Since she was a child, Suyapa Maldonado has made fighting for the most vulnerable her core mission—and not even hurricanes and the most powerful El Niño on record will make her waiver.

El Salvador is a country at risk. Floods and earthquakes are common, and they often trigger landslides that send trees and boulders crashing into fragile rural homes, and rivers of mud that bury the wreckage. Hurricanes blow in from both east and west, volcanoes erupt from time to time, and drought has devastated crops for years on end. Natural events aren’t the worst of what El Salvador has contended with: for 12 long years, civil war wracked the country, killing more than 75,000 people in a nation the size of Massachusetts. In recent years, gang violence has swept the region, and El Salvador has become one of the murder capitals of the world.

In the midst of the country’s struggles, a coalition of 23 Salvadoran organizations has come together to help manage disaster risks, to advocate for strong national policies, and to address root causes of emergencies. Its goal—to strengthen the most vulnerable communities – is also the lifelong mission of the woman who works at the center of it all: Suyapa Maldonado.

Fighter from an early age

Maldonado is the facilitator of the coalition, which is known as the Permanent Roundtable for Risk Management—a group she represented at the climate talks in Paris in December 2015.

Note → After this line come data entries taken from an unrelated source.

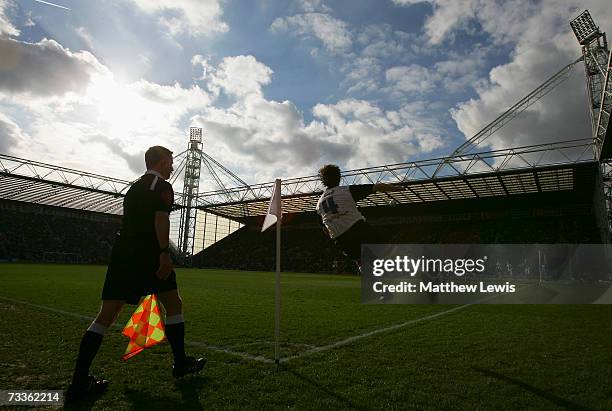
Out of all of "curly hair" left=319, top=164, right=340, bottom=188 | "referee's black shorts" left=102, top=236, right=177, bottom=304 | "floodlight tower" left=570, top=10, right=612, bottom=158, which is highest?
"floodlight tower" left=570, top=10, right=612, bottom=158

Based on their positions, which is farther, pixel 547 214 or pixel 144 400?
pixel 547 214

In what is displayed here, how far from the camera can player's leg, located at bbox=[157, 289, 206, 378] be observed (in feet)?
10.7

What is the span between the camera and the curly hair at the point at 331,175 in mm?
5082

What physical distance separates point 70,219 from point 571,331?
58.1 metres

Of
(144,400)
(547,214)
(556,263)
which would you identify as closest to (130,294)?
(144,400)

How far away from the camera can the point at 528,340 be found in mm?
4922

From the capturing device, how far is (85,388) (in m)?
2.80

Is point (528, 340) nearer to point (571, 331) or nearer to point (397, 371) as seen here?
point (571, 331)

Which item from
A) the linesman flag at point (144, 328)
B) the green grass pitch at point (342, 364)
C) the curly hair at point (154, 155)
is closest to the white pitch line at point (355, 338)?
the green grass pitch at point (342, 364)

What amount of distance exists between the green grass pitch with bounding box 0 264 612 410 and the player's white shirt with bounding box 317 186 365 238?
1.46 meters

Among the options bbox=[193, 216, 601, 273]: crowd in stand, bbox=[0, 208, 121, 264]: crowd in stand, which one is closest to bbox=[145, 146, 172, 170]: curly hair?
bbox=[193, 216, 601, 273]: crowd in stand

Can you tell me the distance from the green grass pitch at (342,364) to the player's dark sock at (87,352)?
26cm

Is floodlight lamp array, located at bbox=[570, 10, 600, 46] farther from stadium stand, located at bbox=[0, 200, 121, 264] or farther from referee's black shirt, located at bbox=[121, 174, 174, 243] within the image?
stadium stand, located at bbox=[0, 200, 121, 264]

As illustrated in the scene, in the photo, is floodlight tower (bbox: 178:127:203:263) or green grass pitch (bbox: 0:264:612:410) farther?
floodlight tower (bbox: 178:127:203:263)
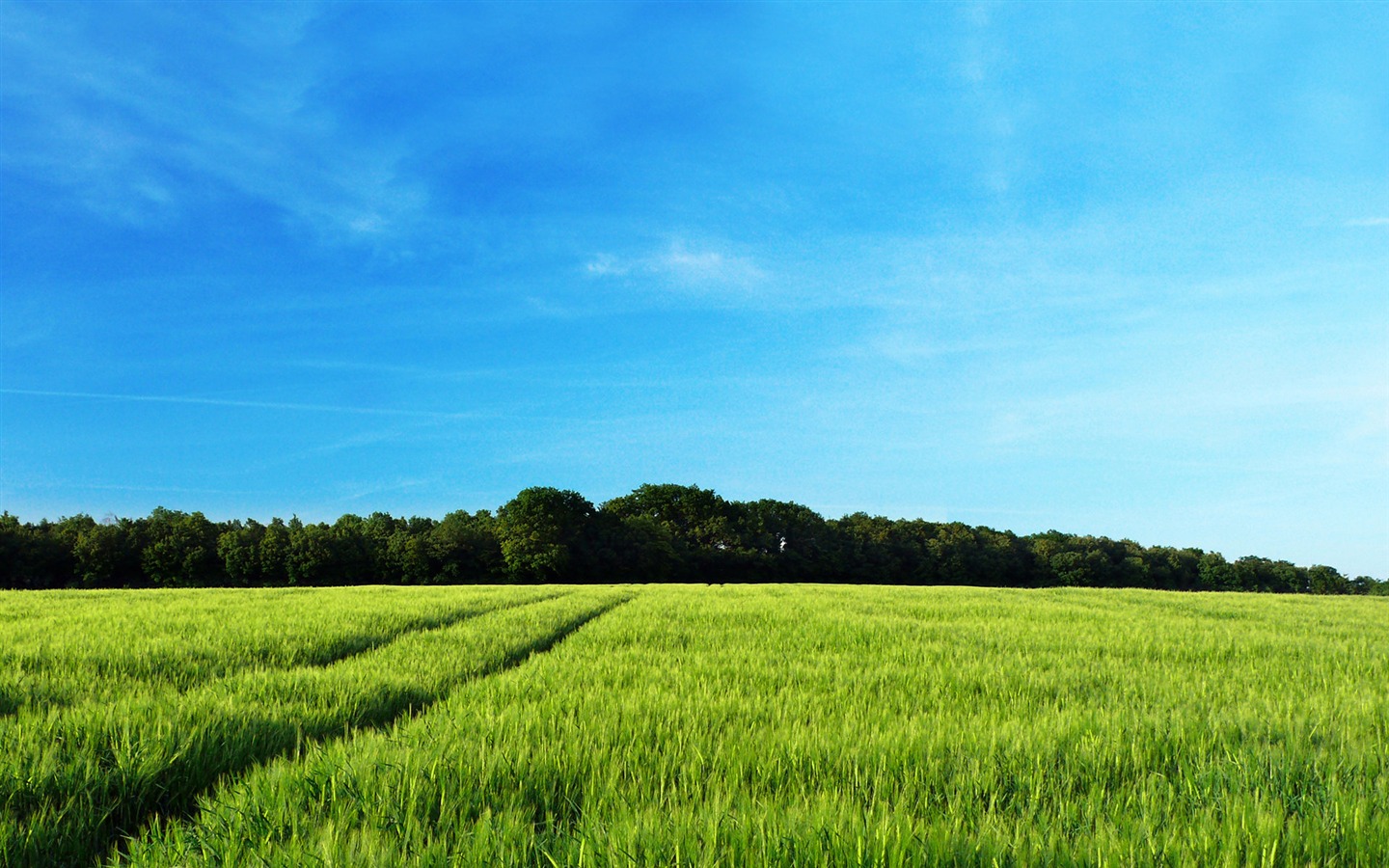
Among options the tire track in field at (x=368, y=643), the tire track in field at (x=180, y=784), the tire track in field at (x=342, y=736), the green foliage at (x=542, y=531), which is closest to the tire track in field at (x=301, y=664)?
the tire track in field at (x=368, y=643)

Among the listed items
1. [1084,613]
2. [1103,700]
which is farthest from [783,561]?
[1103,700]

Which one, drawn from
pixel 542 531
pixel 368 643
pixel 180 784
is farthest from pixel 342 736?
pixel 542 531

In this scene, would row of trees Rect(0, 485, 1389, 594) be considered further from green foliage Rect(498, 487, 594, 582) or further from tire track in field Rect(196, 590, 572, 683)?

“People in power don’t intimidate Suyapa,” says colleague Moises Batres. And no wonder. She has been a fighter from an early age.

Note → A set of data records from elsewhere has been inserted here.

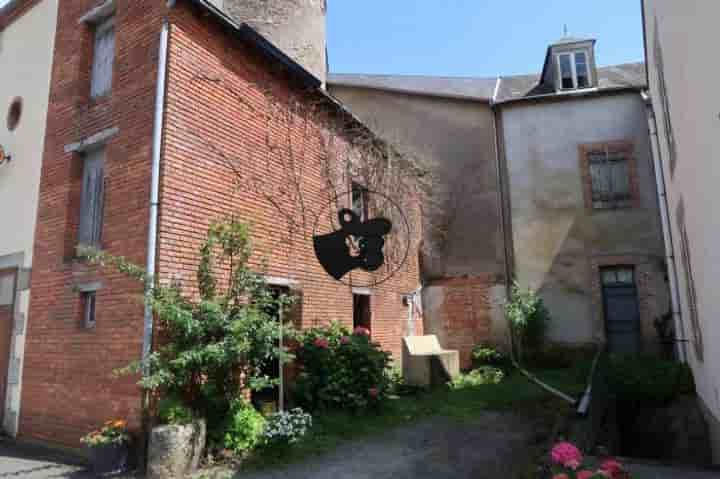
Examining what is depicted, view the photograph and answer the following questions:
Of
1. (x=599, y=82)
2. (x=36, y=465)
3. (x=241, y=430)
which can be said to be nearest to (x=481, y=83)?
(x=599, y=82)

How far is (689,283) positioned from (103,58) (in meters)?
10.8

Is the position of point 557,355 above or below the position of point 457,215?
below

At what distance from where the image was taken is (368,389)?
25.0 feet

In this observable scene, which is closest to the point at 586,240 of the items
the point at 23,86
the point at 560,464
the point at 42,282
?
the point at 560,464

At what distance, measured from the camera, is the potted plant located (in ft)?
17.5

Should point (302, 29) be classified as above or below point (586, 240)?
above

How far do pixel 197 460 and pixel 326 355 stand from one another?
8.39 feet

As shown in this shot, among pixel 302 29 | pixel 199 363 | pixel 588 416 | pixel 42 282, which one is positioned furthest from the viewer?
pixel 302 29

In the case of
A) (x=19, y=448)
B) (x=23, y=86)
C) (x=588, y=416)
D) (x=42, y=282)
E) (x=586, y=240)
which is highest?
(x=23, y=86)

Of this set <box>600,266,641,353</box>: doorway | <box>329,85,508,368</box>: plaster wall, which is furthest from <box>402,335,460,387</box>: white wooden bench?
<box>600,266,641,353</box>: doorway

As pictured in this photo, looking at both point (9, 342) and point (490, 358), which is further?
point (490, 358)

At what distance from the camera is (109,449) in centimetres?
535

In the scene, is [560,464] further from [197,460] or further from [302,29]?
[302,29]

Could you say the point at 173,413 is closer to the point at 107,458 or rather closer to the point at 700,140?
the point at 107,458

“When I was young, often all we had to eat for the day was one tortilla. To make it taste good, we put sugar on it,” says Maldonado. “I started picking coffee when I was six.”

In the wake of an earthquake when she was 12, she moved with her family to a shack made of wood and plastic that was swept away by a landslide a few months later. By age 13 she had left home and was already an activist in the capital city, organizing youth around issues of social justice in the midst of a brutal civil war.

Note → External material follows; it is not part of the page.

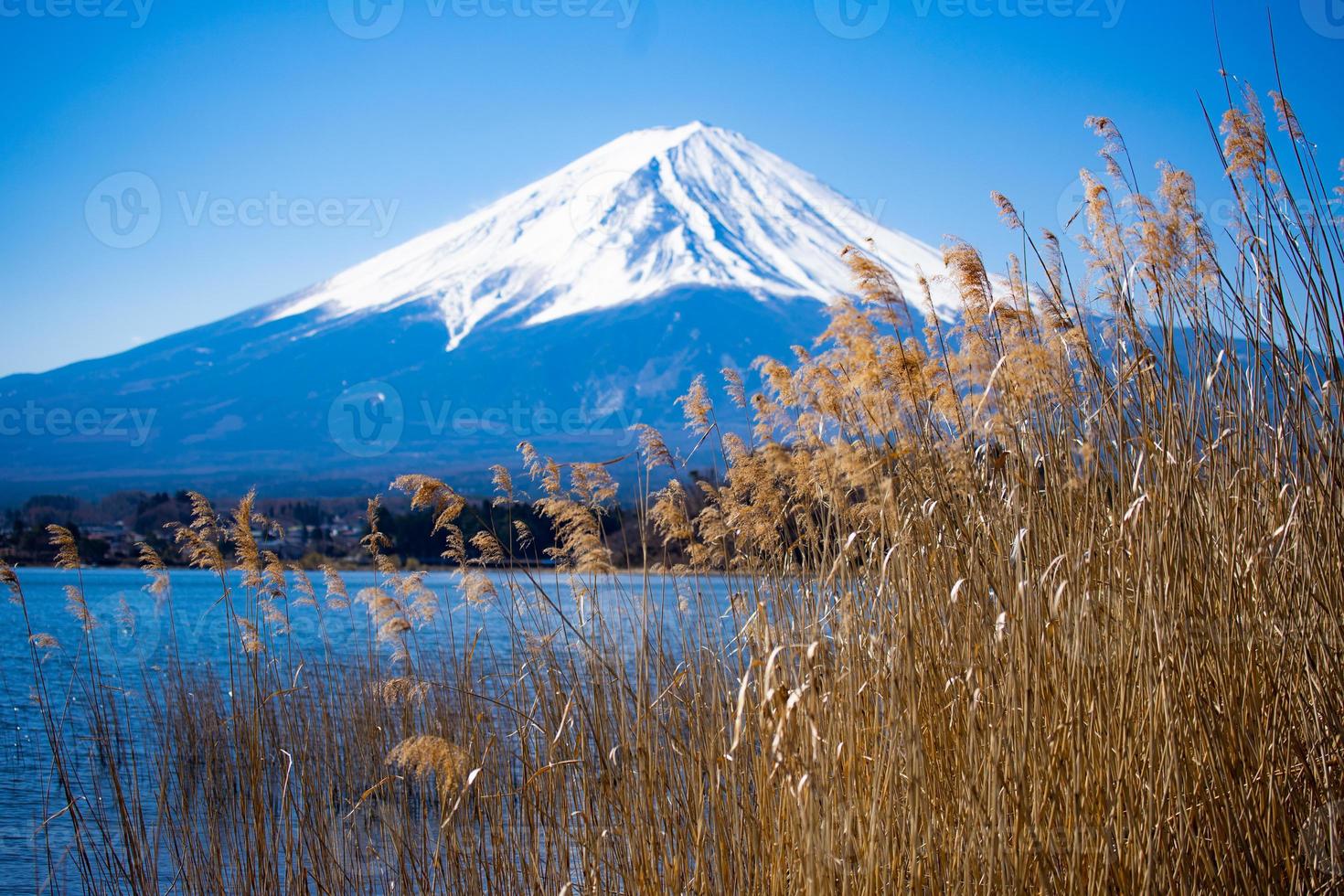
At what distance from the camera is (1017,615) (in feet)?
7.13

A bowl of beans grown by América López Enríquez, a widowed farmer who lives near the town of Berlin. Due to the erratic weather El Niño has brought to Central America, López Enríquez lost her first harvest of 2015 to drought; then heavy rains rotted most of her second crop. She salvaged what she could of her bean harvest to feed her children. Photo: James Rodriguez / Oxfam America

Defending lives and dignity

The armed conflict ended in 1992, but Maldonado’s fight continued. For eight years she worked on behalf of at-risk youth, helping them find training and employment—alternatives to lives of drugs and violence. Now, her struggle against poverty and injustice focuses on people who live in constant danger from hazards like droughts, floods, landslides, and epidemics.  Women are her special concern: she’s seen up close what happens when poverty, discrimination, and disasters collide.

In her role with the Roundtable, she works to bring about lasting change by reforming policies at the national level.

“We are trying to influence reforms to the civil protection law and establish a national policy on disaster risk reduction,” says Batres.  Maldonado, he says, is an unstoppable force in the campaign.

But when a disaster like the El Niño drought strikes, at times you will find her in struggling communities like Mercedes Umaña and Berlin, delivering food and chickens to families that have lost their crops and incomes. “Suyapa is a 4X4 colleague,” says Sanchez, ready to jump into a vehicle and get out into the countryside to be sure the programs in rural areas are going well.

“For Suyapa, humanitarian work is far more than a job. It is a passion,” says Victor Sanchez of PROCOMES, a Salvadoran development NGO and member of the Roundtable. “She has been particularly effective in raising women’s issues in the humanitarian community in El Salvador. She doesn’t settle for organizations meeting gender goals on paper; she insists on quality programs that really help women.”

“She knows how to build trust with people in the communities,” says Batres. “She does it through her language, in how she sits, in how she links to people. She conveys caring and respect.”

And that trust is well-founded. Maldonado is dedicated to upholding the dignity and strengthening the resilience of the people she considers her own.

The guiding principle of her life is rooted in pain and compassion, and she explains it simply: “My family suffered from poverty and injustice. I don’t want others to do the same.” 


Right now less than 2 percent of annual humanitarian assistance is used to support local humanitarian organizations in emergencies. It’s time to put more aid resources and decision-making where they should be: in the hands of local humanitarians in countries affected by disaster, conflict, or other crisis.